Les Autorités canadiennes en valeurs mobilières (ACVM) risquent de pousser deux types de conseillers à abandonner leurs petits comptes, si leurs propositions d’abolir les frais d’acquisition reportés et leurs réformes ciblées, rendues publiques en juin, sont adoptées telles quelles.
C’est ce qu’estime Gino-Sébastian Savard, président de MICA Cabinet de services financiers. Parmi le premier groupe figurent des conseillers expérimentés, qui ont déjà un bloc d’affaires important, et qui risquent d’être découragés par l’ensemble des nouvelles réformes ciblées proposées par les ACVM.
Parmi ces réformes, les ACVM proposent entre autres d’imposer aux représentants et aux firmes de courtage de réexaminer et mettre à jour l’information relative au client recueillie tous les 36 mois minimums, parfois plus souvent, comme tous les 12 mois pour les gestionnaires de portefeuilles ayant des comptes discrétionnaires.
Pour en connaître les détails, merci de lire le dossier sur le point sur les commissions intégrées et les réformes ciblées.
« Les conseillers qui ont des gros books avaient déjà leur rémunération et faisaient un peu de pro bono pour des petits comptes. Si on ajoute de la conformité pour l’ouverture de compte, ces conseillers ne vont plus prendre de petits comptes », indique Gino-Sébastian Savard.
Gino-Sébastian Savard se demande si les ACVM ont bien évalué l’impact cumulatif de conformité additionnelle à l’ouverture de chaque dossier et de l’impossibilité de travailler avec des frais d’acquisition reportés (FAR) ou des frais d’acquisition réduit (low load).
« Est-ce qu’il y a quelqu’un qui a fait l’adéquation entre le service donné au client et la rémunération que le conseiller touche? Les ACVM sont en train de faire un cadre règlementaire où le client n’aura pas accès au service. Ça n’a pas de bon sens! », mentionne-t-il. Il souligne que plusieurs conseillers sont des entrepreneurs à but lucratif et donc doivent prendre des décisions d’affaires lorsque vient le temps de servir des clients offrant une faible marge bénéficiaire à court terme.
Le deuxième groupe de conseillers qui risquent de réduire leur nombre de petits comptes sont malheureusement ceux qui sont souvent les plus enclins à les servir : les représentants de la relève, selon Gino-Sébastian Savard.
D’après lui, pour certains clients, le fait qu’un conseiller puisse toucher une sorte d’avance de commission grâce aux FAR ou aux frais d’acquisition réduits permet aux conseillers de la relève de donner du service aux clients ayant peu d’actif à investir.
« Si un conseiller a un client qui veut ouvrir un compte et y investir 5000 $, il va trouver ça plate de se faire facturer 250 ou 500 $ de frais.
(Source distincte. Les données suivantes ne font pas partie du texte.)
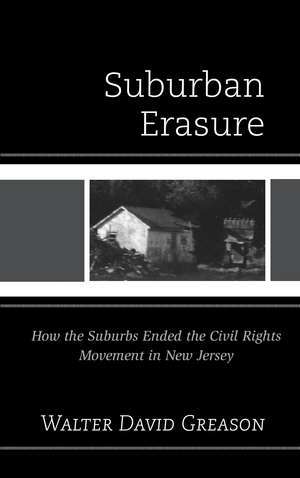 Suburban Erasure: How the Suburbs Ended the Civil Rights Movement in New Jersey de Walter David Greason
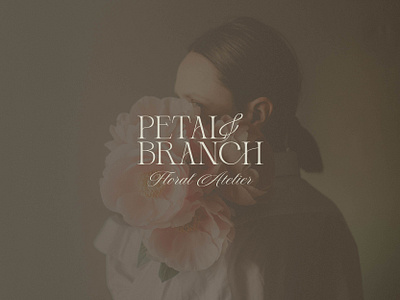 Petal & Branch Florist Logo Design brand branding calligraphic calligraphic script calligraphy custom type design floral floral brand florist florist brand flower flower shoppe illustration logo plants shoppe typography vector wedding industry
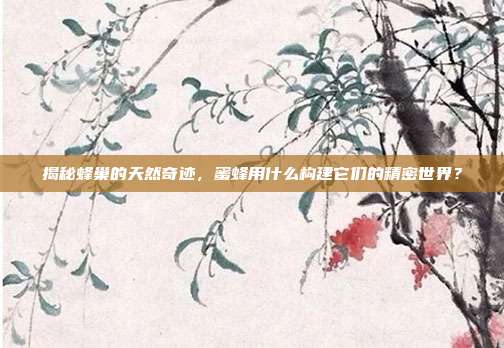 揭秘蜂巢的天然奇迹，蜜蜂用什么构建它们的精密世界？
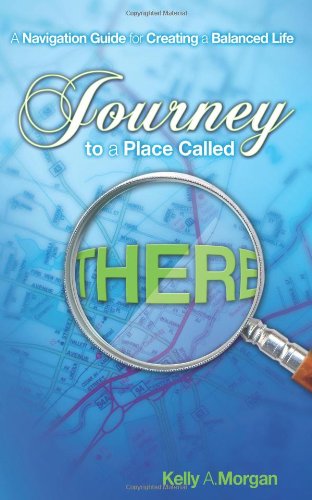 Cover for Kelly A. Morgan · Journey to a Place Called There: a Navigation Guide for Creating a Balanced Life (Paperback Book) (2009)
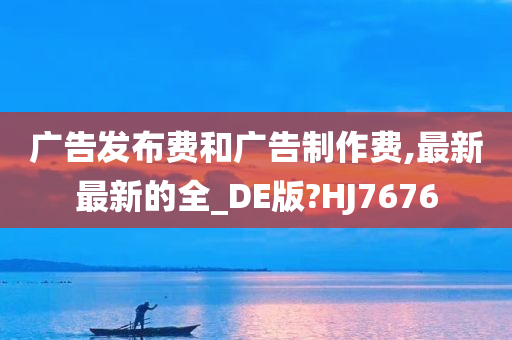 广告发布费和广告制作费,最新最新的全_DE版?HJ7676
Avec les FAR, c’était la famille de fonds qui assumait ces frais », indique Gino-Sébastian Savard. Le client risque alors de ne pas investir son argent avec le conseiller et, ainsi, de se priver de conseil financier.
Le dirigeant de MICA aurait préféré que les régulateurs encadrent mieux l’utilisation des FAR. Rappelons que certains proposaient par exemple que ce soit le conseiller, et non le client, qui doive rembourser les FAR si ce client devait sortir l’argent du fonds avant la fin du barème de frais de rachat.
« [Toutes ces propositions réglementaires] sont des bâtons dans les roues pour notre modèle d’affaires et pour les jeunes conseillers qui développent des petits comptes », déplore Gino-Sébastian Savard.